Spatial questions based on pictures
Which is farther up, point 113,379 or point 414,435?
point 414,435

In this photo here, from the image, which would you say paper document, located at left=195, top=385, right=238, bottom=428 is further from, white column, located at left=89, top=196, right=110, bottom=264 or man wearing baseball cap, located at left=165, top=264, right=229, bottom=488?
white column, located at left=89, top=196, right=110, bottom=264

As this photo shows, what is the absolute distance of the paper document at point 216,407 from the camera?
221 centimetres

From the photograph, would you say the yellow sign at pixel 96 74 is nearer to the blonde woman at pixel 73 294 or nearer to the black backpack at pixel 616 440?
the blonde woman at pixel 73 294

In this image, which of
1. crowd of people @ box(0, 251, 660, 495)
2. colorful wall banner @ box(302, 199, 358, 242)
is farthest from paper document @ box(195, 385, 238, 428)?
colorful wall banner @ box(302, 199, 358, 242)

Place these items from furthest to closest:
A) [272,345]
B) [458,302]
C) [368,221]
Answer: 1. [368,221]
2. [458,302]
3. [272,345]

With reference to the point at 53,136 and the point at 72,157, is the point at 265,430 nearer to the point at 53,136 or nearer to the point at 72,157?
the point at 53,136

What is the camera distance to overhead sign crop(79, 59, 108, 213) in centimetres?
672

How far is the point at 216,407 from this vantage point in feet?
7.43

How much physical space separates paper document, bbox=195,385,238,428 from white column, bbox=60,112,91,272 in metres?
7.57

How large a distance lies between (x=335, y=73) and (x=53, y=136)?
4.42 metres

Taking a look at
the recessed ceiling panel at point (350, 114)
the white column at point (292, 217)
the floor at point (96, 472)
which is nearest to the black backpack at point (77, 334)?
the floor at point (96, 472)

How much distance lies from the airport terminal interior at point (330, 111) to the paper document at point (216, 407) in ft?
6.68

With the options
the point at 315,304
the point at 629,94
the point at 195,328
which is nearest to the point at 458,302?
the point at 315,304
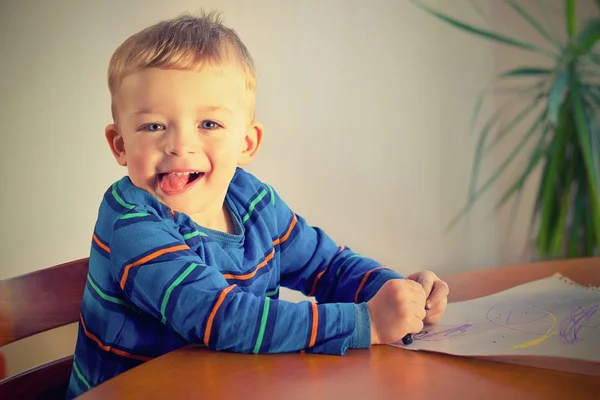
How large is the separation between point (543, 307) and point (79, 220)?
94 centimetres

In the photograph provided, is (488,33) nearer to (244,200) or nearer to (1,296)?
(244,200)

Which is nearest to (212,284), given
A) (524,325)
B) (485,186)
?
(524,325)

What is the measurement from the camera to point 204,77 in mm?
774

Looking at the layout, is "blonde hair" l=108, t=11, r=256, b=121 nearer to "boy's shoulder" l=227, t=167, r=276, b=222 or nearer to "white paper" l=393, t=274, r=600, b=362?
"boy's shoulder" l=227, t=167, r=276, b=222

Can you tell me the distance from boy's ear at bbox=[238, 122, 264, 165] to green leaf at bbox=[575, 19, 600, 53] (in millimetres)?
1169

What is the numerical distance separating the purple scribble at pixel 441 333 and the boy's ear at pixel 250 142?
331 millimetres

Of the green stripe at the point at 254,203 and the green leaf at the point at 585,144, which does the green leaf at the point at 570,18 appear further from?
the green stripe at the point at 254,203

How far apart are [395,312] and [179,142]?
1.01ft

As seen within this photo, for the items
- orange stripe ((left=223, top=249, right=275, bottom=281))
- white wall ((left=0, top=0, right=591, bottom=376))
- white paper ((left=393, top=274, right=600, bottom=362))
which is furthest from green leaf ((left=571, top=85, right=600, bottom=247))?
orange stripe ((left=223, top=249, right=275, bottom=281))

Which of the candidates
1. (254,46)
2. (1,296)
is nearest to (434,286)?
(1,296)

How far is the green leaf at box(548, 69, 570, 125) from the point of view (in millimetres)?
1630

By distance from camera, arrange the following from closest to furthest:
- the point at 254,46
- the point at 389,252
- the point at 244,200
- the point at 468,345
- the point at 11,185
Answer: the point at 468,345, the point at 244,200, the point at 11,185, the point at 254,46, the point at 389,252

### DIRECTIVE
Copy the records verbatim, beginning at the line that contains "Which of the candidates" and continuing through the end of the records, both ends included.

### ANSWER IN FULL
Which of the candidates
1. (254,46)
2. (1,296)
is nearest to (434,286)?
(1,296)

How far is the green leaf at box(548, 69, 570, 125) from the point of view (in millimetres)?
1630

By distance from camera, arrange the following from closest to furthest:
- the point at 254,46
- the point at 389,252
- the point at 244,200
- the point at 468,345
- the point at 11,185
Answer: the point at 468,345, the point at 244,200, the point at 11,185, the point at 254,46, the point at 389,252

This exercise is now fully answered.